=== Exercise objective ===
Give back exactly the lines that run from the line containing "What is the separation distance between" through the end of the listing below. Leave out every other line.

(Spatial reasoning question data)
═══
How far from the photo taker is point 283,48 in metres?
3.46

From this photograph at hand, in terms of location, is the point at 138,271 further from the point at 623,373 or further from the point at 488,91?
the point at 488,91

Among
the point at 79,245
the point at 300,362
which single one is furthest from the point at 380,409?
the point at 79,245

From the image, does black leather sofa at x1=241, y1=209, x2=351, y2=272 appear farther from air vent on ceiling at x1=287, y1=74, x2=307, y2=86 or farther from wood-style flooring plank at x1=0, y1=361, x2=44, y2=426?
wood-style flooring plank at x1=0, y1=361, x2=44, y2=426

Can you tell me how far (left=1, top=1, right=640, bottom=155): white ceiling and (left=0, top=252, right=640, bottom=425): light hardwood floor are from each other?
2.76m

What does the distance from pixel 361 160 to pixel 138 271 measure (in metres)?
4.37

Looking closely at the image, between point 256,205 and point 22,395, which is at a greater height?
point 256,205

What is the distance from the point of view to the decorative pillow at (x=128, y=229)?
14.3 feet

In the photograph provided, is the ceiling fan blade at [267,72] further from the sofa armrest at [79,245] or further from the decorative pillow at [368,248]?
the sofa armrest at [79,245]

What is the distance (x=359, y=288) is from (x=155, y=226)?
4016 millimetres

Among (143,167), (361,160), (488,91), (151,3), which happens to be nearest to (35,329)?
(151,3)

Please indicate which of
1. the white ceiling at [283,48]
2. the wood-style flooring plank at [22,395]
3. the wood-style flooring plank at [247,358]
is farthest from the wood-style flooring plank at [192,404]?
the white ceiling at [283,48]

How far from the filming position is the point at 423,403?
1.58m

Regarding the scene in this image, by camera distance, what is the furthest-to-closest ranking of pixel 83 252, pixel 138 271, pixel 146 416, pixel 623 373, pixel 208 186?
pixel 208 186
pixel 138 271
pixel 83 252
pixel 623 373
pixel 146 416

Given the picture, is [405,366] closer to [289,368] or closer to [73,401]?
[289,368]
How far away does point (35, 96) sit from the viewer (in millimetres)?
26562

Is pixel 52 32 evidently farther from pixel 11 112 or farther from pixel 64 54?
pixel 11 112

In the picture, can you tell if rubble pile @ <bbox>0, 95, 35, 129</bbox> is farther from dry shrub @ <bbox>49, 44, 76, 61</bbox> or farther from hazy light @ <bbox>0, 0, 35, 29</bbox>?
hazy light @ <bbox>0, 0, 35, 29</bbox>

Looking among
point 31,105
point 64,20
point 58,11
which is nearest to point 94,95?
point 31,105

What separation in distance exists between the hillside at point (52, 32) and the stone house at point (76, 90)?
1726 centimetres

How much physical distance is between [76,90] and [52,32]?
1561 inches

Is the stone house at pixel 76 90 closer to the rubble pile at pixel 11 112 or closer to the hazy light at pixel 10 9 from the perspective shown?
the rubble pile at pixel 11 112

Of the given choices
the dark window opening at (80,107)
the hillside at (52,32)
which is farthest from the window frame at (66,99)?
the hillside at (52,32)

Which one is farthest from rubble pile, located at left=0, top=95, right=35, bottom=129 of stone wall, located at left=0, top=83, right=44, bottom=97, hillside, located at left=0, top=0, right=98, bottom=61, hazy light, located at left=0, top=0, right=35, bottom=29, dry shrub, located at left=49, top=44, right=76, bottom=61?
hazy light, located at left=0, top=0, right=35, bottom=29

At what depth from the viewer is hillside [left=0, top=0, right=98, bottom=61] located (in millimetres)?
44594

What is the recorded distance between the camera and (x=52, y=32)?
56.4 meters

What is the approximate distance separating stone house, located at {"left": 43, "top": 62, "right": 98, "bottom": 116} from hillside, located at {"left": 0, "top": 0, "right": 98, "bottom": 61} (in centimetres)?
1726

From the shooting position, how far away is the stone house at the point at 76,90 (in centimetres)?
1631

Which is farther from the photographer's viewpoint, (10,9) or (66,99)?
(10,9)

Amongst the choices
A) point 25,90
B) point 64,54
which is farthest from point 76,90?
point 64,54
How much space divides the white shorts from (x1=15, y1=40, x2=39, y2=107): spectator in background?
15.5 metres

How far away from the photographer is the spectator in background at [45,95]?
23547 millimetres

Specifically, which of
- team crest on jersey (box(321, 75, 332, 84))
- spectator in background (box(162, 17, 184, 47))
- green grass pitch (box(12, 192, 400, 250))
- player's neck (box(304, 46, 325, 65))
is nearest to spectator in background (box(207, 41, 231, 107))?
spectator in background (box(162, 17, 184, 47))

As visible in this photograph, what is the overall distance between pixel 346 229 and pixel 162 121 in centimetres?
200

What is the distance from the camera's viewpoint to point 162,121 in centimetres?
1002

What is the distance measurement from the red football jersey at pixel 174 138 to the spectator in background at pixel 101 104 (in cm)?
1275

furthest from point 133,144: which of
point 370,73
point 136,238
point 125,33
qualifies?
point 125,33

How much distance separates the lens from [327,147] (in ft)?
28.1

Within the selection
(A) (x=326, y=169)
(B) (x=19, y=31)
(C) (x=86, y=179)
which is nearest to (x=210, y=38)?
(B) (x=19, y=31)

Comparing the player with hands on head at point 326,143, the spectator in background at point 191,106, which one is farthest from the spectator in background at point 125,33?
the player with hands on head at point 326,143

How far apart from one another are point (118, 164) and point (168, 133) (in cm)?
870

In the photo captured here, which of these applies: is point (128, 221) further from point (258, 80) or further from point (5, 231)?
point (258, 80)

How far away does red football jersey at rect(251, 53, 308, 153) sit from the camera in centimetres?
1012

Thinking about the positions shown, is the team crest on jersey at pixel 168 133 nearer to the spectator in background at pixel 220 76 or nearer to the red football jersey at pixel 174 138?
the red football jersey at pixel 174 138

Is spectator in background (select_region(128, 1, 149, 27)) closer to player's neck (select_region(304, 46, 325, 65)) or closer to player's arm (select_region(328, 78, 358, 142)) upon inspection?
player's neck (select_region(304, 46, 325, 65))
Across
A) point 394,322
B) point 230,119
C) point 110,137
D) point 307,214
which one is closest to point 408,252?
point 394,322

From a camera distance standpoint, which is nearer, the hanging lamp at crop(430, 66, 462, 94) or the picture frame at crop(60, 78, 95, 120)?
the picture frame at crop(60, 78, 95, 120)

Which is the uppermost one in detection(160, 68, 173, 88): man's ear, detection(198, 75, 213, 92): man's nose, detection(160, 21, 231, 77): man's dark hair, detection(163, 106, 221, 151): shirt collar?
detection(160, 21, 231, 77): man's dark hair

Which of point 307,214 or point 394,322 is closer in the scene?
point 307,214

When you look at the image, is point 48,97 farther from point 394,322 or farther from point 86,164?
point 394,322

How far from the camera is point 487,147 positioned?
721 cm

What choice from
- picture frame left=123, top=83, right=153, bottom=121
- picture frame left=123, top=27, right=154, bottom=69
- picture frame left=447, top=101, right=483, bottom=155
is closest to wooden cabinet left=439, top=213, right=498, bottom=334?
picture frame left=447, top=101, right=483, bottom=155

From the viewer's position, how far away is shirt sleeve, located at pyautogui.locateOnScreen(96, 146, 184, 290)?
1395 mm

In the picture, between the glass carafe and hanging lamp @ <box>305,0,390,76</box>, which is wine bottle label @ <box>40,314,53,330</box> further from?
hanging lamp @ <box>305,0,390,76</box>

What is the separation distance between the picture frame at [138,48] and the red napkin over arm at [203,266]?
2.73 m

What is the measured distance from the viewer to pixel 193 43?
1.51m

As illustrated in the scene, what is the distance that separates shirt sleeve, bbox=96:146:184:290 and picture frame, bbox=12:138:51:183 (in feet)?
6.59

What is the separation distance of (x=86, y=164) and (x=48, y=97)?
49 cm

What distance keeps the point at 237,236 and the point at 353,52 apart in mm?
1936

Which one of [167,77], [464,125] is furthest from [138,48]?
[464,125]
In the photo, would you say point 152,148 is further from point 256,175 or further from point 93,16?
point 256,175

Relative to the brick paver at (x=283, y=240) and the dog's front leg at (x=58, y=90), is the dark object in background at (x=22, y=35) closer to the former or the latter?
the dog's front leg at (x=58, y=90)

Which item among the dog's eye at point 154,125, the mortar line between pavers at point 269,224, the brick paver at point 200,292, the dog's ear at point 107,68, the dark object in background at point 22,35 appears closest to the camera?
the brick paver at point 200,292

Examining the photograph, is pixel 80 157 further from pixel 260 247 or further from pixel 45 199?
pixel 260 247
═══
=== Task solution ===
What is the separation distance between the picture frame at [138,48] and the red napkin over arm at [203,266]?
2.73 m

What is the measured distance from the viewer to pixel 193 43?
1.51m

As illustrated in the scene, what is the distance that separates shirt sleeve, bbox=96:146:184:290 and picture frame, bbox=12:138:51:183 (in feet)?
6.59

What is the separation distance of (x=86, y=164) and (x=48, y=97)?
49 cm

What distance keeps the point at 237,236 and the point at 353,52 apart in mm?
1936

Which one of [167,77], [464,125] is furthest from [138,48]?
[464,125]
In the photo, would you say point 152,148 is further from point 256,175 or further from point 93,16?
point 256,175

Relative to the brick paver at (x=283, y=240) and the dog's front leg at (x=58, y=90), is the dark object in background at (x=22, y=35) closer to the former or the latter?
the dog's front leg at (x=58, y=90)

Which item among the dog's eye at point 154,125, the mortar line between pavers at point 269,224, the brick paver at point 200,292, the dog's ear at point 107,68, the dark object in background at point 22,35 appears closest to the camera?
the brick paver at point 200,292

Examining the photograph, is pixel 80 157 further from pixel 260 247 or further from pixel 45 199?
pixel 260 247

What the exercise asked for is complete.